### [What you will do]
Extract every line from the listing below that contains the word "wooden", and copy each one in full.

### [Spatial relationship records]
________________________

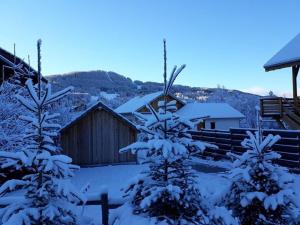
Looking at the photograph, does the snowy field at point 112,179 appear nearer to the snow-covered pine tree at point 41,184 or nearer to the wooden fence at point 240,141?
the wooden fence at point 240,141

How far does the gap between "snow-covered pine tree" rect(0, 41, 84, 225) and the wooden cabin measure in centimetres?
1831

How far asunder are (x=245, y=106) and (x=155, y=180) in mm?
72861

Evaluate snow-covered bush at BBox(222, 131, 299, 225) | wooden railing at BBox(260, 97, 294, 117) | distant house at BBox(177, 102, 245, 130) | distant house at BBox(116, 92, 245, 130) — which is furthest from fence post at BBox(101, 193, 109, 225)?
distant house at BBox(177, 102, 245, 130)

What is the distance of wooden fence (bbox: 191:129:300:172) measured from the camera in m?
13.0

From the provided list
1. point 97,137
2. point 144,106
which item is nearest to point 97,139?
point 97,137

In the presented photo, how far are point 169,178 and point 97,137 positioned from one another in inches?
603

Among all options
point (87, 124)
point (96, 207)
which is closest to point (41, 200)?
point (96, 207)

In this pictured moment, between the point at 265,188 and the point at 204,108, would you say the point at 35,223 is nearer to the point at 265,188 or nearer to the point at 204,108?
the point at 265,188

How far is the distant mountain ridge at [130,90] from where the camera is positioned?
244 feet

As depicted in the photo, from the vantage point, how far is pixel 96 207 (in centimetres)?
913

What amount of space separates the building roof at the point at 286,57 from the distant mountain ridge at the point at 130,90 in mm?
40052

________________________

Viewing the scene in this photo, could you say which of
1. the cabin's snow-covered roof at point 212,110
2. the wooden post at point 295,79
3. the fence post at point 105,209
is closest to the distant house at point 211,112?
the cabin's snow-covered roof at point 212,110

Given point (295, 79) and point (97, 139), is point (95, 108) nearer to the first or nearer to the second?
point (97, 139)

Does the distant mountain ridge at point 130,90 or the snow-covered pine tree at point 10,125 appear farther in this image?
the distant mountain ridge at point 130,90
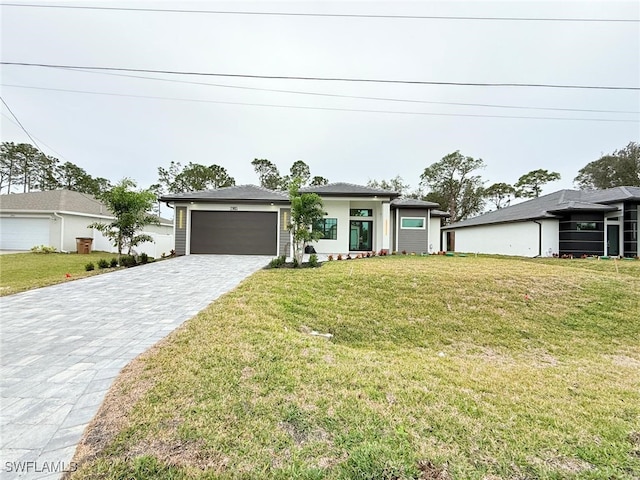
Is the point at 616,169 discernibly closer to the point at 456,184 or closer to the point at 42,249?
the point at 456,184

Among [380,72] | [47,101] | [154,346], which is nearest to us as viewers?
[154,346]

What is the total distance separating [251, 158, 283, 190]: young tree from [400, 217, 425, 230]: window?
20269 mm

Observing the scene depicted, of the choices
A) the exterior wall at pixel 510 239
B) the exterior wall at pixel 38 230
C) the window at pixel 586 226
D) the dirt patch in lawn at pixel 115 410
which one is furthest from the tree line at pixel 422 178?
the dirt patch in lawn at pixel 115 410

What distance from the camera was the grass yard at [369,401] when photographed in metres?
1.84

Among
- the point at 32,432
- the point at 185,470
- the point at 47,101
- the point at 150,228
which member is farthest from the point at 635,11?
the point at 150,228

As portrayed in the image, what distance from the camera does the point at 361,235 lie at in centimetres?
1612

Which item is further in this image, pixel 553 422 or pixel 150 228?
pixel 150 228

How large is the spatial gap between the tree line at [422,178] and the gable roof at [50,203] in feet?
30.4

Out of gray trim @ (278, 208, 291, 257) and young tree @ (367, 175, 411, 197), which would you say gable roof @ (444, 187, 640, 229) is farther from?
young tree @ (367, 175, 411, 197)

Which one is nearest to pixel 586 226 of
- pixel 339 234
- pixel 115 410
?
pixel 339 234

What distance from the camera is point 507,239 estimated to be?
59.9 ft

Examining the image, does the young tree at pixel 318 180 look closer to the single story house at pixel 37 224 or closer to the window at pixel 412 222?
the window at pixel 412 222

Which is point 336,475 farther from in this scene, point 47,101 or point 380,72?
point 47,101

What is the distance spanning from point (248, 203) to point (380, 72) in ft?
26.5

________________________

### [Task answer]
Looking at the photograph, does the snowy field at point 112,179 appear nearer to the snow-covered pine tree at point 41,184 or nearer to the wooden fence at point 240,141?
the wooden fence at point 240,141
How far does the gap between "snow-covered pine tree" rect(0, 41, 84, 225) and the wooden cabin measure in centimetres?
Evaluate snow-covered bush at BBox(222, 131, 299, 225) | wooden railing at BBox(260, 97, 294, 117) | distant house at BBox(177, 102, 245, 130) | distant house at BBox(116, 92, 245, 130) — which is furthest from fence post at BBox(101, 193, 109, 225)?
What is the distance of wooden fence (bbox: 191:129:300:172) measured from the camera in m?
2. the wooden post at point 295,79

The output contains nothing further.